Earlier this week I read Kenneth Lillington’s An Ash-Blonde Witch (London: Faber & Faber, 1987), and it was great. I bought it on spec.—basically for the fabulous cover-art by Louise Brierley—because I could find out nothing about the author and only two short reviews of the book online (here and here). It is categorised in a few places as suitable for “junior and senior high readers,” which was only likely to encourage a fan of the Harry Potter and Sweep series, to say nothing of Twilight, Vampire Academy etc.
Sophie Margaret Oakroyd and her father arrive in the village of Urstwile. At first, the story seems to be set in the distant past because the characters talk as if they have walked straight out of a fairy-tale. It gradually becomes clear, however, that we are actually in a twenty-second century and that Urstwile is an ethnographic reserve: a sort-of academic Truman Show (1998) or Village (2004), except, in this case, none of the villagers are in on the secret. This primitive community has been watched at a distance by academics for decades, but Sophie’s father has been given the (very great) privilege of observing village life first-hand. So, Sophie and her father are beamed into a remote cottage and the scene is set for a short (its only 138 pages) and genuinely charming tale of “love and self-discovery.”
The village has a witch, Dorcas, a real nose-touching-chin hag: she cackles, curses, wears rags, can make trees dance and can fly on a broom. The village also has a prude, Prudence (of course), who is scandalised by the fact that the witch has not been burnt at the stake in the village square. Everyone is too scared to act except her, so she tries to stop Dorcas in her tracks by hammering a nail into her footprint. Prudence immediately becomes stuck fast to the hammer and no one can free her until Sophie happens by, and tries to help by commanding her to let go of the hammer.
As soon as Prudence is freed, everyone in the town assumes Sophie is a witch, more powerful than Dorcas. Since Sophie can’t really explain that she has simply used auto-suggestion she says nothing at all. Soon afterward she uses an aspirin and then hypnotism to help others and so her reputation, and her danger, grows.
Because Sophie is gorgeous, all the local boys are in love with her, and all the women hate her. Dorcas, the real witch, is also pretty unhappy, but uncertain whether to act against a possibly more-powerful foe. It is not long before a lynch-mob are stirred up and Sophie has to use her (perfectly commonplace, it seems) mind-over-matter powers to hop on a broom and join Dorcas by fleeing to safely.
It turns out that Dorcas’s hag-witch routine is just a show used to make a living and that her “hovel” is actually a delightful cottage inside, full of comforts: beautiful clothes, great food and treasures given to her by grateful members of the aristocracy. She is also plenty smart and soon warms to Sophie, whose technological magic she admires, and whose talk of science, cause-and-effect, auto-suggestion, etc. she is intrigued by.

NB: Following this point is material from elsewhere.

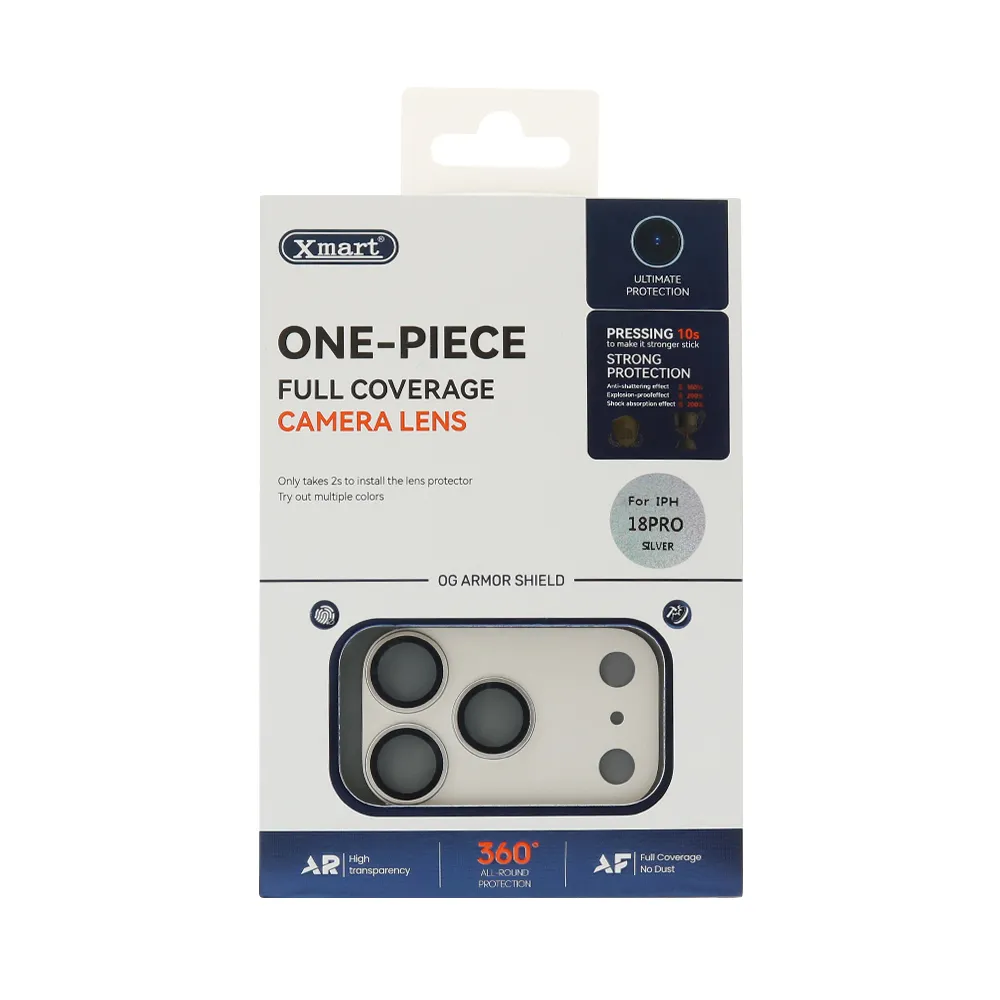 Folija za zastitu kamere X-MART Full Coverage za iPhone 18 Pro (6.3) srebrna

Sophie discovers that Dorcas is an intelligent, sexually liberated and independent woman who had been ostracised by the villagers, and embraced the life as a witch for the freedom is brought her. Apparently, she is not even that old, she just has bad teeth! Sophie also realises that a bit of twenty-second century dental and cosmetic care and Dorcas would be very far from a hag. And so, after she has left Urstwile, and is given the opportunity to help Dorcas escape, she does so: Dorcas has her make-over and the whole sexy-witch/hag dichotomy is in pieces.
Now, I have left out entirely two things: the love triangle involving Sophie, Prudence and Simon; and the real supernatural elements: a whole range of minor demons. The first is used to satirise the emotionally empty “modern life” of uniformly beautiful, but undifferentiated and uninteresting men and women who casually engage in sex and send their children off to be raised elsewhere; and the second to satirise the blindness and intellectual complacency of the “scientific world” which is unable to see the real magic and the supernatural forces that stare them in the face. Most of the fun is in these two aspects of the story, which is why I have left them out, so do not hesitate to find yourself a copy of this book and read it. You will enjoy it.
Oh, and when you have read it, come back to this post, read the following and tell me what you think of it:
Witches such as … the two very different witches depicted in An Ash-blonde Witch, are positioned on the outside of both patriarchal institutional religion and patriarchal secular society, and they either practice or or move toward new versions of spirituality. What such a witch stands for is a neo-humanistic protest against postmodernism’s denial of ethical values and a resistance to late twentieth-century human indifference.
[From John Stephens, “Witch-Figures in Recent Children’s Fiction: The Subaltern and the Subversive” in The Presence of the Past in Children’s Literature, edited by Ann Lawson Lucas (Westport, CT: Praeger, 2003), 195–202.]